Comment by solomatov
5 hours ago
> that he doesn't really understand how inference works from a technical perspective
Could you share what tells about it? I.e. where he was wrong about it?
5 hours ago
> that he doesn't really understand how inference works from a technical perspective
Could you share what tells about it? I.e. where he was wrong about it?
There's examples both in his writing and also in his appearances on podcasts, interviews, etc.
I'll cherry pick a couple:
“When these new models ‘reason,’ they break a user’s input and break into component parts, then run inference on each one of those parts.” [1]
This is not at all how test-time compute works. At best, this is a very loose metaphor that he may have used out of convenience. This might sound a bit pedantic to point out, but this is a very basic thing that he's getting wrong (presumably at least, again it could be that he just used a poor metaphor).
A less pedantic example would be his claims related to gpt-5/chatgpt auto-routing. He argued that having a router means OpenAI can no longer cache static prompts, because the user prompt has to come before the hidden instructions [2]. This is just not at all how this works at inference-time. There is no evidence that the standard approach of system>developer>user instruction hierarchy has changed, the public API and caching docs maintain this.
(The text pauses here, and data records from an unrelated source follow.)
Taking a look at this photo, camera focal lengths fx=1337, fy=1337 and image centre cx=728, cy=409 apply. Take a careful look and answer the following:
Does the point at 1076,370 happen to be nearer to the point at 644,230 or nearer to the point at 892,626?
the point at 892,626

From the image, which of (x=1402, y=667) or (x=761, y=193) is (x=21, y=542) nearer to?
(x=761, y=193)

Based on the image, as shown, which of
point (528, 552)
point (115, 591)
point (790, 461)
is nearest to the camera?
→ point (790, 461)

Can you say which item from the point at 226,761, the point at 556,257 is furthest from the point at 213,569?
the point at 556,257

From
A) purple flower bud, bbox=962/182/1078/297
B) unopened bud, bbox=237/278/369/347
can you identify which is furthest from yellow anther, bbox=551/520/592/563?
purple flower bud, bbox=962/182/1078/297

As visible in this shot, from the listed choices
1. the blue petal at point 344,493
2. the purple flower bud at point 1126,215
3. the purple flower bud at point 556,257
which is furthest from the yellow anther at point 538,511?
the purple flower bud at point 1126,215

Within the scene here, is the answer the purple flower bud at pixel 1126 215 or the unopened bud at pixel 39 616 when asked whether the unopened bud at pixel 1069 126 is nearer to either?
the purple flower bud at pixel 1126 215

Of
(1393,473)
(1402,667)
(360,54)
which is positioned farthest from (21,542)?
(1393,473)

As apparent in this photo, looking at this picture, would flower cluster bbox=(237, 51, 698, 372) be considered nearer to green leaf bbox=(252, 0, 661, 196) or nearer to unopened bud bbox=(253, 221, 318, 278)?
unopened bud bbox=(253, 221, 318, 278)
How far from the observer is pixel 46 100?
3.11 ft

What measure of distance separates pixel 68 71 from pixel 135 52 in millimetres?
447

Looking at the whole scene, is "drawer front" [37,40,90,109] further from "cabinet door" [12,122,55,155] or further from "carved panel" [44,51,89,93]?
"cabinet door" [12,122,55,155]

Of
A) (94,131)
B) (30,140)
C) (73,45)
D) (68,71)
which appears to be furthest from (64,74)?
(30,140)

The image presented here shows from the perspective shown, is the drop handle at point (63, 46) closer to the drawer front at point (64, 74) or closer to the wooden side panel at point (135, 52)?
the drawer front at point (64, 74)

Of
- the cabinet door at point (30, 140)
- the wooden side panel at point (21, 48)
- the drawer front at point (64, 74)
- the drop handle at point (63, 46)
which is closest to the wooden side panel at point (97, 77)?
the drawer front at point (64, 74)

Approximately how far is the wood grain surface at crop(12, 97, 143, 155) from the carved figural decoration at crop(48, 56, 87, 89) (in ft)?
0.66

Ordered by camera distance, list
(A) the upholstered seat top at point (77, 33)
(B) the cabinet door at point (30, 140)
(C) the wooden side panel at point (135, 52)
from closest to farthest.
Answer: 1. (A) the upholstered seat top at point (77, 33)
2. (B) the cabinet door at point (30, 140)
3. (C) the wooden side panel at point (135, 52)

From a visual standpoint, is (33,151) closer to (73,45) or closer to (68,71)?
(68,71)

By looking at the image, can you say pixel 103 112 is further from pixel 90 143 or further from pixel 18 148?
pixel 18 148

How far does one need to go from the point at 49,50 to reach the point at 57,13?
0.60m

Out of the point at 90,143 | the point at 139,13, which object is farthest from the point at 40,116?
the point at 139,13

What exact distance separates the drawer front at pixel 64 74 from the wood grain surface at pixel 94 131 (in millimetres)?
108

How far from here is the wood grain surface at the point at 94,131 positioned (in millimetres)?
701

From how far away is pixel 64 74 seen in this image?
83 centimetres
But even more broadly, it suggests he is reasoning about kv/prefix caching at the wrong level of abstraction. It's true that conventional prefix caching does require a stable prefix, so yes, if you literally put variable user content before the static prompt, you would destroy the cacheability of that static prompt.
But that is exactly why inference systems are designed to preserve reusable prefixes where possible (via checkpointing or similar), and why serving systems care so much about prefix caching. This is also a big part of how disaggregated prefill/decode infra works where cache-aware routing is critical. His argument treats a bad prompt layout as if it were a necessary consequence of routing, rather than an avoidable implementation choice.
A router can read the user request, decide which model path to use, and then construct a normal downstream model call with stable static instructions first and user content later. Treating that as impossible implies a fundamental architectural misunderstanding.